Masa pubertas merupakan masa peralihan dari masa kanak-kanak menjadi dewasa yang dimulai umur 8 – 14 tahun. Pada masa pubertas inilah, masa di mana mereka mencari jati diri dan arti dari hidup. Pada masa-masa ini pula, remaja memiliki rasa ingin tahu yang begitu besar dalam segala hal. Tak heran jika diantara mereka seringkali ingin merasakan hal-hal yang belum mereka ketahui, termasuk seksualitas.
Karena rasa keingintahuan yang tinggi dan pengetahuan yang kurang tentang hal tersebut, akhirnya kebanyakan dari remaja mencari informasi tentang seks dari sumber yang salah.
Survei dan riset yang dilakukan oleh Komite Perlindungan Anak Indonesia dan Kementrian Kesehatan pada Oktober 2013, menunjukkan sekitar 62,7% remaja di Indonesia telah melakukan hubungan seks di luar nikah. 20% dari 94.270 remaja perempuan mengalami hamil diluar nikah, 21% diantaranya pernah melakuan aborsi, dan dalam waktu rentang tiga bulan, sebanyak 30% dari 10.203 remaja terjangkit HIV.

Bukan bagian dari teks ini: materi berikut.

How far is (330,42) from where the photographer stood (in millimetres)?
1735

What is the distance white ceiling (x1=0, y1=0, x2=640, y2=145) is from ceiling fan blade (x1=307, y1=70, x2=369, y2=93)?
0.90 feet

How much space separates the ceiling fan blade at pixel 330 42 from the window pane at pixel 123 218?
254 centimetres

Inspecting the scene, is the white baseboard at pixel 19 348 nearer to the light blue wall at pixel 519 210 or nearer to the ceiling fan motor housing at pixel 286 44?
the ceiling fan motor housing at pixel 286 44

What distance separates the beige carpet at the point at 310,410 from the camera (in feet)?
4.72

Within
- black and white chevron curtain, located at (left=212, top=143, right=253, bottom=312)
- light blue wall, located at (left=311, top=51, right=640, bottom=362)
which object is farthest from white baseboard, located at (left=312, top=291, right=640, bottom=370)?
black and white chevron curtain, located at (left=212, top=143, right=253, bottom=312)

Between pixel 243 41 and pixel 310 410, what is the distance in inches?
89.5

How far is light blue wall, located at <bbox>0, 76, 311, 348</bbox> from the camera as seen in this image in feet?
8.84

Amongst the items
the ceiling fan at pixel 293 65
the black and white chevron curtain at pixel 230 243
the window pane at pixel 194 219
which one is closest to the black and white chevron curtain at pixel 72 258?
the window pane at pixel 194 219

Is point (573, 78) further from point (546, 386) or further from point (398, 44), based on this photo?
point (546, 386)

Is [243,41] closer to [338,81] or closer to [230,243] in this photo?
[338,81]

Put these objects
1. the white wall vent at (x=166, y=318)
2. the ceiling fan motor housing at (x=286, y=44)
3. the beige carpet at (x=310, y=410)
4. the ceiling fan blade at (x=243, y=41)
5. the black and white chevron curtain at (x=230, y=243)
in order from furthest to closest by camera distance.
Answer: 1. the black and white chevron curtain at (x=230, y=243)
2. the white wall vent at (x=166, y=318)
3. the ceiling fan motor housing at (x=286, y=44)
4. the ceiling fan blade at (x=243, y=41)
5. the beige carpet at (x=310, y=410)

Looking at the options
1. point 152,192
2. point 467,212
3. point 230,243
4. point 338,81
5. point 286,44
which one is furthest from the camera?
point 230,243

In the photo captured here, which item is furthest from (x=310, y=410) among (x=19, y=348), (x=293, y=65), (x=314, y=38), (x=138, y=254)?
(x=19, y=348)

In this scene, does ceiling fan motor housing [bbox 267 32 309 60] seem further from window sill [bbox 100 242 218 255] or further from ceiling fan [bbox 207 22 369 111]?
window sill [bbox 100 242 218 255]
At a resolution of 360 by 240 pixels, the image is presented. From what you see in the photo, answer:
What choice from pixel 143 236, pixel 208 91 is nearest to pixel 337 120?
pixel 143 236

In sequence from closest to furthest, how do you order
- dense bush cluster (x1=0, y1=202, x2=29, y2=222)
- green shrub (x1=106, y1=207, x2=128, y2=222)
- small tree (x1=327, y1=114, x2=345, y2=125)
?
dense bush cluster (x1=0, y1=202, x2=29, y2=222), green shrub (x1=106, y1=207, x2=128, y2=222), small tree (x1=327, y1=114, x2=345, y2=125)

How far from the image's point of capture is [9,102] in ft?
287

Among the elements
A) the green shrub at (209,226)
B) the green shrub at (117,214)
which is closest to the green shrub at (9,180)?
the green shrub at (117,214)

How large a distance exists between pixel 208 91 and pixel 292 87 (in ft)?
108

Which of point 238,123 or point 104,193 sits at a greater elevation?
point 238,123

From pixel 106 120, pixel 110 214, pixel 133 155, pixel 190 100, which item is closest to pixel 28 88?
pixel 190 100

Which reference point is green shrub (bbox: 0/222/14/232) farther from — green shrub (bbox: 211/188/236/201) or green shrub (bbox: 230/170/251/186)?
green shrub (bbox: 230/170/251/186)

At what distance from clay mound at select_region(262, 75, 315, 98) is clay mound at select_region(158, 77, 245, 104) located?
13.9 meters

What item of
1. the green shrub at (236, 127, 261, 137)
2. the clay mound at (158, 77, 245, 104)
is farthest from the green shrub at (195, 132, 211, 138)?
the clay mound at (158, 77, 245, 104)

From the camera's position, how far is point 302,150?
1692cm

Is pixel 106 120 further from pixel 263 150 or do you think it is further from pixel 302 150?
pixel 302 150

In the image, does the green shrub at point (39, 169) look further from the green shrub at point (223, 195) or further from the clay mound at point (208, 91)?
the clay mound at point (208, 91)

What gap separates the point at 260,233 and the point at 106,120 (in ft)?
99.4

Riset tersebut membuktikan bahwa pendidikan seks di Indonesia sangat lemah. Masyarakat awam cendrung memiliki anggapan bahwa pengetahuan tentang seksual adalah ranah orang dewasa dan anak-anak akan mengerti dengan sendirinya ketika mereka dewasa. Terbangunnya pandangan tersebut menjadi kendala awal terhadap keberlangsungan pendidikan seks. Begitupun dengan pemahaman akan pentingnya kendali atas tubuh sendiri yang harusnya ditanamkan sedini mungkin.
Di Indonesia tidak semua orangtua mau terbuka terhadap anak ketika membicarakan seks. Orangtua merasa ragu memberikan pendidikan seks kepada anak. Padahal pendidikan seks merupakan tugas dan tanggung jawab orangtua. Dikutip dari Republika, dr. H Boyke Dian Nugraha, SpOG., Mars seorang seksolog ternama di Indonesia mengatakan, pendidikan seks pada anak berbeda dengan mengajarkan anak melakukan seks.
Melalui pendidikan seks, anak akan lebih mengenali fungsi tubuhnya, menghindari apa yang seharusnya tidak dilakukan serta memahami konsekuensi dari tiap perbuatannya. Dengan begitu, anak akan dapat menjauhkan diri dari penyimpangan seksual dan menghindarkan diri dari bahaya pelecehan seksual.
Selain orang tua, pihak yang ikut memberikan pengetahuan tentang seks adalah sekolah. Di sekolah, para guru bisa memberikan pemahaman akan pentingnya mengenali resiko-resiko seks. Murid juga diajarkan agar lebih aware dengan kesehatan reproduksi. Jika diperlukan, guru juga bisa membangun diskusi untuk meningkatkan pemahaman remaja mengenai seks, hal ini bisa dilakukan dengan mendatangkan pakar seksologi.